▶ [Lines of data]
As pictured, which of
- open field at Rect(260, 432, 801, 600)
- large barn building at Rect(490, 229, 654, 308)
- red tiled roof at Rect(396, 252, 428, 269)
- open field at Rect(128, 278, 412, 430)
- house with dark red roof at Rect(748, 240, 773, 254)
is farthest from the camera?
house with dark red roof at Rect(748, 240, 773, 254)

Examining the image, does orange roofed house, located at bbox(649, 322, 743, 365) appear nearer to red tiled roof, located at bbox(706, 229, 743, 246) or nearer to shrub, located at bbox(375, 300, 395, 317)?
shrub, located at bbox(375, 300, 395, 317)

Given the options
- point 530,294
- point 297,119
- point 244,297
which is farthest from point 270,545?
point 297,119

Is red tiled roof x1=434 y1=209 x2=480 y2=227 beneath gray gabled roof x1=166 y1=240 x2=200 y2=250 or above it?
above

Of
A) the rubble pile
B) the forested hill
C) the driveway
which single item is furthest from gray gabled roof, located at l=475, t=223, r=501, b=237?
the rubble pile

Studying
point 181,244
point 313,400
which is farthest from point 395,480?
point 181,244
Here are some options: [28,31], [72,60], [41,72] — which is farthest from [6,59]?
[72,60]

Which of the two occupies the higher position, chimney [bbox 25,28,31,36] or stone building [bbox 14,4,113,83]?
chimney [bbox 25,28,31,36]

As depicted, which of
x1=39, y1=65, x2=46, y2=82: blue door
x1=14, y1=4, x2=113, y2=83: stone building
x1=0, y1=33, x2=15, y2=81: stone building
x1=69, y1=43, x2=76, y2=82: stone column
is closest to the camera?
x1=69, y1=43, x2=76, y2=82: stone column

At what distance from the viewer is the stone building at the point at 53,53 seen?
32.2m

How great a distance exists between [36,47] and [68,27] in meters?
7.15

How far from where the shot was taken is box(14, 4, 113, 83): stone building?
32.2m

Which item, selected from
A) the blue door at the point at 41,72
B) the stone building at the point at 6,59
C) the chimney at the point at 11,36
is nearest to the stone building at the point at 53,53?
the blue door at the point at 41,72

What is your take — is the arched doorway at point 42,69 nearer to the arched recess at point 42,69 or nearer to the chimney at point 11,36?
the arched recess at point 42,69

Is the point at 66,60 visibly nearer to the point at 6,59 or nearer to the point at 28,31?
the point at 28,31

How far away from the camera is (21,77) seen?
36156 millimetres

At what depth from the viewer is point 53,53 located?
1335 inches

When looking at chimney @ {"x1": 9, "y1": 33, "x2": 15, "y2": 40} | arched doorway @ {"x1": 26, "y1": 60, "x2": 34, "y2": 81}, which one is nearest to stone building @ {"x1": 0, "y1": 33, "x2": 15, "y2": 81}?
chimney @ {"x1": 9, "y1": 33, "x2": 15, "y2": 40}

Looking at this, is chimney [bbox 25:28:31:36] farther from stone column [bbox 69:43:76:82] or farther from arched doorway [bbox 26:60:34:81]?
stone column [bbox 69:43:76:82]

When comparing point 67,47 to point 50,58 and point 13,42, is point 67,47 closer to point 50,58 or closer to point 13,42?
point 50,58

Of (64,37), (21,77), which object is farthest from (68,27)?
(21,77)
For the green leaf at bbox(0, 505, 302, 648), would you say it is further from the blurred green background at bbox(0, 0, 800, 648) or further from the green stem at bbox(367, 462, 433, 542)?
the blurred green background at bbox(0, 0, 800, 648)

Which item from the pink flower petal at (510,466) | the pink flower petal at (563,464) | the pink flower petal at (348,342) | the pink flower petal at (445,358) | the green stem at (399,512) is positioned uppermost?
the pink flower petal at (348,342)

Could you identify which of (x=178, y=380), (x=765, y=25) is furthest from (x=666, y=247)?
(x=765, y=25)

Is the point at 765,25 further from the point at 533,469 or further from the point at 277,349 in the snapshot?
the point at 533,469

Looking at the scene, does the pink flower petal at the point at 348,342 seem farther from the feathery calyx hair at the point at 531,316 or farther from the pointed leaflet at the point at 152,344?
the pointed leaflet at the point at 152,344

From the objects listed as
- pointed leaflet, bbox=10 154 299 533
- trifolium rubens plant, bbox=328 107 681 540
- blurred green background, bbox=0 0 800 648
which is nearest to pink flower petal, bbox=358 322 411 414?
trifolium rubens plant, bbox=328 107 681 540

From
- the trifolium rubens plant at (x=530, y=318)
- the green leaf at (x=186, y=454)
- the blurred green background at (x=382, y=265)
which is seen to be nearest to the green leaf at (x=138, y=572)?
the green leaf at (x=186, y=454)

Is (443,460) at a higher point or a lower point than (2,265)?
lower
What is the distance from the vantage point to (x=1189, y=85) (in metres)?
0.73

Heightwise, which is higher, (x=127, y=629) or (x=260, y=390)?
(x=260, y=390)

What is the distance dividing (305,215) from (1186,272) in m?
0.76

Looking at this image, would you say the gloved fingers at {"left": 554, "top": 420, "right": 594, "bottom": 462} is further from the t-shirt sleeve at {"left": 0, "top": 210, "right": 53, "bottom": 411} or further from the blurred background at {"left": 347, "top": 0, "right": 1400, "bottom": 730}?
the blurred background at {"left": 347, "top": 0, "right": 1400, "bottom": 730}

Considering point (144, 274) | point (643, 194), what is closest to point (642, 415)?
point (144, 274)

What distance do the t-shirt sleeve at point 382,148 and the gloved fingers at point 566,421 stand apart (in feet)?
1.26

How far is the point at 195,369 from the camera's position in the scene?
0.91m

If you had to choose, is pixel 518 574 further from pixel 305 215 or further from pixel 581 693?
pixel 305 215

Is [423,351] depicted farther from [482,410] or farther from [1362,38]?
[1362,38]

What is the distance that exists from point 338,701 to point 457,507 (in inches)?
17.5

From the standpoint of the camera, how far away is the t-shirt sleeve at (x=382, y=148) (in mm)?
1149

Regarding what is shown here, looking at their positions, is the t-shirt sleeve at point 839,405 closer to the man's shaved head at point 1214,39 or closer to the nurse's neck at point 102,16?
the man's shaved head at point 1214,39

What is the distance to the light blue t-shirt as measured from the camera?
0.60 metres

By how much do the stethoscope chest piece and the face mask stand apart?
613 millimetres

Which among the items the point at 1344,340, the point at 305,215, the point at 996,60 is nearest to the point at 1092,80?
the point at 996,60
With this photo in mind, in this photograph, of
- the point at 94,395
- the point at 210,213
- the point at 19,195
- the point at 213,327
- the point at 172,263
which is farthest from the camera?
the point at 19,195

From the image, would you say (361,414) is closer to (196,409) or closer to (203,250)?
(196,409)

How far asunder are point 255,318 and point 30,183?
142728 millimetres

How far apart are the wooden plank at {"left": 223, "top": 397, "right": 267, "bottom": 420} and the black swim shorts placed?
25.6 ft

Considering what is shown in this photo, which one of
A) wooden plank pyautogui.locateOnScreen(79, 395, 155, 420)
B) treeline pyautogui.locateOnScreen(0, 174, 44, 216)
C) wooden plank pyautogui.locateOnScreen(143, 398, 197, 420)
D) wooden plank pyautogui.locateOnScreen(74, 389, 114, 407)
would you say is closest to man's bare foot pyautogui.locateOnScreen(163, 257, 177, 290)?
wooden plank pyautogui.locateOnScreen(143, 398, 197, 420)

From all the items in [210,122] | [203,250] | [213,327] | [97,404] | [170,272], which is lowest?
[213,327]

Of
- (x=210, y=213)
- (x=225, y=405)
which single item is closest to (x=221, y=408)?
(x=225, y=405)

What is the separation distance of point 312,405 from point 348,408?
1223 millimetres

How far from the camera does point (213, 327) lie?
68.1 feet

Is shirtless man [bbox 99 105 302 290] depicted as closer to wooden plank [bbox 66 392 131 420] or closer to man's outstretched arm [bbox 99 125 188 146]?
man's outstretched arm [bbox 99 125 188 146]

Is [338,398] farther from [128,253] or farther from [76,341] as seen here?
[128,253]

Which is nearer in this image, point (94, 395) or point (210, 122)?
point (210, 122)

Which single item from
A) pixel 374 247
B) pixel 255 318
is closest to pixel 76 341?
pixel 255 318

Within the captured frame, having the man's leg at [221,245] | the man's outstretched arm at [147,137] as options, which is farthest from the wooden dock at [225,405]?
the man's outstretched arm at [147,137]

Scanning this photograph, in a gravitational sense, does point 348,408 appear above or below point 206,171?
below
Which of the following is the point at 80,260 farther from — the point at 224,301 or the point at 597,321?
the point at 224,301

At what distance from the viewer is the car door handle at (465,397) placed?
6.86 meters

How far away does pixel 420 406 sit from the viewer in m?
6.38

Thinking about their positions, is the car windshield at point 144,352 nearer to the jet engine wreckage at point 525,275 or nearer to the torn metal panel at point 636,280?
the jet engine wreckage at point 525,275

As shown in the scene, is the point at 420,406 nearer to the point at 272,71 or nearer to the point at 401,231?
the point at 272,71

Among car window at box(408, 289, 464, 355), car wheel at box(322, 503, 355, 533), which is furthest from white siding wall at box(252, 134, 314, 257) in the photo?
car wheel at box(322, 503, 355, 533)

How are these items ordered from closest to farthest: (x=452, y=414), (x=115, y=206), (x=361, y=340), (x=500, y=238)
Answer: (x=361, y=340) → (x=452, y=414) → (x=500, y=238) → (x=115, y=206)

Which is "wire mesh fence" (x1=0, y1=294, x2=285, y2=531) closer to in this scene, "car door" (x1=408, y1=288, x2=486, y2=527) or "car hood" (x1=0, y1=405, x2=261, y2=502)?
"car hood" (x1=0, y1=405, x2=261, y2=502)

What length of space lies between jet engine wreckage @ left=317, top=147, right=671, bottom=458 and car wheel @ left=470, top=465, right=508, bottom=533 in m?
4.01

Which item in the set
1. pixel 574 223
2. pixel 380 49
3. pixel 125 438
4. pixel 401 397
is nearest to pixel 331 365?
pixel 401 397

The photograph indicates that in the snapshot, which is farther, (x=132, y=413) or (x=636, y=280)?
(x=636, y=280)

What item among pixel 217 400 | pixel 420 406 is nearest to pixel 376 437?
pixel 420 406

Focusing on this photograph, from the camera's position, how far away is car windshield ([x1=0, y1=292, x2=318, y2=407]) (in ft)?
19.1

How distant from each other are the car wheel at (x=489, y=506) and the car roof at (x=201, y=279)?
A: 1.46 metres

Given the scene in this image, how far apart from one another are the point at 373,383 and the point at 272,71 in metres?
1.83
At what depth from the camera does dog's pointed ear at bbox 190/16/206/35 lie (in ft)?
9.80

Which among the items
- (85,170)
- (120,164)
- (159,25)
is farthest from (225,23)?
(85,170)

▶ [Aim of the exercise] Can you convert the material, from the line containing "Which item in the set" through the end, both ends included, into a JSON list of strings with one string per line and blank lines left out?

▶ [Task result]
[
  "Which item in the set",
  "1. pixel 574 223",
  "2. pixel 380 49",
  "3. pixel 125 438",
  "4. pixel 401 397",
  "is nearest to pixel 331 365?",
  "pixel 401 397",
  "The photograph indicates that in the snapshot, which is farther, (x=132, y=413) or (x=636, y=280)?",
  "(x=636, y=280)",
  "What item among pixel 217 400 | pixel 420 406 is nearest to pixel 376 437?",
  "pixel 420 406",
  "Focusing on this photograph, from the camera's position, how far away is car windshield ([x1=0, y1=292, x2=318, y2=407]) (in ft)?",
  "19.1",
  "How distant from each other are the car wheel at (x=489, y=506) and the car roof at (x=201, y=279)?",
  "A: 1.46 metres",
  "Given the scene in this image, how far apart from one another are the point at 373,383 and the point at 272,71 in metres?",
  "1.83",
  "At what depth from the camera does dog's pointed ear at bbox 190/16/206/35 lie (in ft)?",
  "9.80",
  "Which among the items",
  "- (85,170)",
  "- (120,164)",
  "- (159,25)",
  "is farthest from (225,23)?",
  "(85,170)"
]